**Quoted passage**
:::

Geneon Entertainment acquired the license to release the series to Region 1 DVD. They released the six volumes in 2005, from January 4 to November 22. In Geneon's release, the first two volumes contained five episodes each, while the remaining volumes contained four. Geneon released all twenty-six episodes in a series box set in August 2006.

Discotek Media acquired the license to the series, and released it on Blu-ray.

===Soundtracks===
Two CD soundtracks were released in Japan by Pony Canyon for the Star Ocean EX series. The first soundtrack, Star Ocean EX Original Soundtrack (スターオーシャンEX ― オリジナル・サウンドトラック), contained forty-seven tracks and released on August 1, 2001. Among the tracks are the TV length versions of the opening and ending themes and background music played during various episodes. The second, Star Ocean EX Original Soundtrack II (スターオーシャンEX ― オリジナル・サウンドトラック II) was released on September 19, 2001. It contained an additional forty-five tracks of background music from the series.

Neither official soundtrack includes the full version of either the opening or ending theme of the series. Amika Hattan did release the full version of the opening theme "To the Light" as a CD single. Likewise, Saori Nishihata released a single with the full version of the ending theme "Hearts".

===Other===
Movic, the company which released the Star Ocean EX anime series to VHS and DVD, also had a series of drama CDs produced. These CDs take the place of the series' missing second season and complete the story left incomplete by both the manga and anime series. The CDs feature the same voice actors as those in the anime and each volume contains approximately one hour of dialog. The first CD was released in Japan on July 7, 2001, picking up where the last episode of the anime stopped. The fifth and final volume was released December 8 of the same year.

Enix published two art books for Star Ocean. The first, Treasure: Star Ocean The Second Story Mayumi Azuma Art Book (トレジャー スターオーシャンセカンドストーリー 東まゆみ画集, Torejā: Sutā Ō̄shan Sekando Sutōrī Azuma Mayumi Gashū) was published in October 2000. Spanning eight-eight pages, it includes sixty four pages of color art and a full-color fold out poster created by artist Mayumi Azuma.

The second art book, Second Treasure: Star Ocean The Second Story Mayumi Azuma Art Book (セカンドトレジャー スターオーシャンセカンドストーリー 東まゆみ画集, Sekando Torejā: Sutā Ō̄shan Sekando Sutōrī Azuma Mayumi Gashū) was published in August 2001. It contains sixty pages of color illustrations, twenty pages of black-and-white images and some character profiles.

:::

**Stored data**
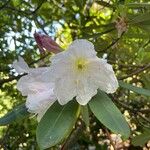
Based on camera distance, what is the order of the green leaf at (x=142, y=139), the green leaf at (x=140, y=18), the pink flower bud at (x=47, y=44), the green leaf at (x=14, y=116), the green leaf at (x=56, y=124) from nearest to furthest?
1. the green leaf at (x=56, y=124)
2. the pink flower bud at (x=47, y=44)
3. the green leaf at (x=14, y=116)
4. the green leaf at (x=140, y=18)
5. the green leaf at (x=142, y=139)

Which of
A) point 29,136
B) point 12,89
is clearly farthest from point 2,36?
point 29,136

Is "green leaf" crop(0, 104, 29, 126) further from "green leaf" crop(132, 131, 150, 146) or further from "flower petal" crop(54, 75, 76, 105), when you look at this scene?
"green leaf" crop(132, 131, 150, 146)

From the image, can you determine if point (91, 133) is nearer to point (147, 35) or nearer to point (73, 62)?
point (147, 35)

:::

**What to work on**
1. Name every company that the text on Star Ocean EX releases credits with acquiring, releasing or publishing something.
2. Answer these questions from the text on Star Ocean EX releases:
(a) How many tracks did the first soundtrack contain?
(b) On what date was the fifth and final drama CD released in Japan?
(c) How many pages of black-and-white images does the second art book contain?
3. Turn the paragraph of the Star Ocean EX text that starts "Movic, the company which released" into a short list of its main facts.

**Solutions in order**
1.
Geneon Entertainment
Discotek Media
Pony Canyon
Movic
Enix

2.
(a) Forty-seven.
(b) December 8, 2001.
(c) Twenty.

3.
- Movic, which released the anime on VHS and DVD, had a series of drama CDs produced.
- The CDs take the place of the missing second season and finish the story left incomplete by the manga and anime.
- They use the anime's voice actors, with about one hour of dialog per volume.
- The first CD came out in Japan on July 7, 2001, continuing from the anime's last episode.
- The fifth and final volume came out on December 8, 2001.